A couple weeks ago I was approved for disability benefits. I was (and still am) a bit hesitant to write about it because I'm not sure how to take the next step, or what the next step may be. Although, I'm very grateful and I'm in need of help, I can't get the skewed thought out of my head that I'm being paid to be sick. What I owe in medical bills far, far, far exceeds the amount I'm receiving, but it still doesn't erase the black eye on a proud man.
Right now we're working with Northwestern and Mayo Clinic to start a new round of treatments called IVIg (Intravenous immunoglobulin), which is a product extracted from donated blood plasma. Even after a thousand hours online and several days worth of explanation, I'm still a little bit hazy on how this will work for the treatment of my particular kind of Epilepsy. Although I'm a bit uneducated, this doesn't stop me from saying yes to even the slight possibility of seizure reduction.
I'll keep reiterating the fact that, although my seizures are still frequent and strong, what's most important to me is my state of mind. Everyday I have to look at the scar on my wrist and when I notice it, I try to put myself back to that moment and what was going through my mind the second that I decided that the only way for me to release the tension and quiet the voices in my head would be to open a vein.

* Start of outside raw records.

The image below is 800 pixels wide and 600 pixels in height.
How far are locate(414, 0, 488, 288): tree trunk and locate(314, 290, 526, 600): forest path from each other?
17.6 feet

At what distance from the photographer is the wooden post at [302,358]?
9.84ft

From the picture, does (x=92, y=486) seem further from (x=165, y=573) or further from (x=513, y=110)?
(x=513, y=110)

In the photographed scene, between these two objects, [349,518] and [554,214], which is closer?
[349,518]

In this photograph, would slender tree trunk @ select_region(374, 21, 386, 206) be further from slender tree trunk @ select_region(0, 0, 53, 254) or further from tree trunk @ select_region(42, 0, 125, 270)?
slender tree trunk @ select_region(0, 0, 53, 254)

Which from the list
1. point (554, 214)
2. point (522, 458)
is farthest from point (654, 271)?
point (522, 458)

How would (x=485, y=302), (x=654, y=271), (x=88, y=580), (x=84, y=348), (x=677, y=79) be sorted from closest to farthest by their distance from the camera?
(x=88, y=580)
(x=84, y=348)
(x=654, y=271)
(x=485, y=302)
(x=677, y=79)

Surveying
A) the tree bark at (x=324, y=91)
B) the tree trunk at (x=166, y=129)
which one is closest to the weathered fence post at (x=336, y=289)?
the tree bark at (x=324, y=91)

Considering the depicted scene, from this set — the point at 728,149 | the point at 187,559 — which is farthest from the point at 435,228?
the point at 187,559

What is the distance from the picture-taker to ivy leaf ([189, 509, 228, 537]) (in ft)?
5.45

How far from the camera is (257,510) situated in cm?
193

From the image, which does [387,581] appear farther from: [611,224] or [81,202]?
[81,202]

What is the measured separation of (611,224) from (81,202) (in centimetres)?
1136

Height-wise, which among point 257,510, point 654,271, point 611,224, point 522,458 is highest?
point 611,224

This is a dark subject, I know, but if I can't communicate these issues then they fester and then the scar may never go away.
I've had two very brave people tell me that they've given blood in the last couple of weeks and I want to thank them and call on others to do the same. The treatments that I'm about to receive require blood from thousands of donors, so just imagine how many other people are going through similar treatments and, given the recent tragedies in our county, how many more people you can help. When I'm well again, I will make it a point to give blood, but for now I'm calling upon you. Thank you.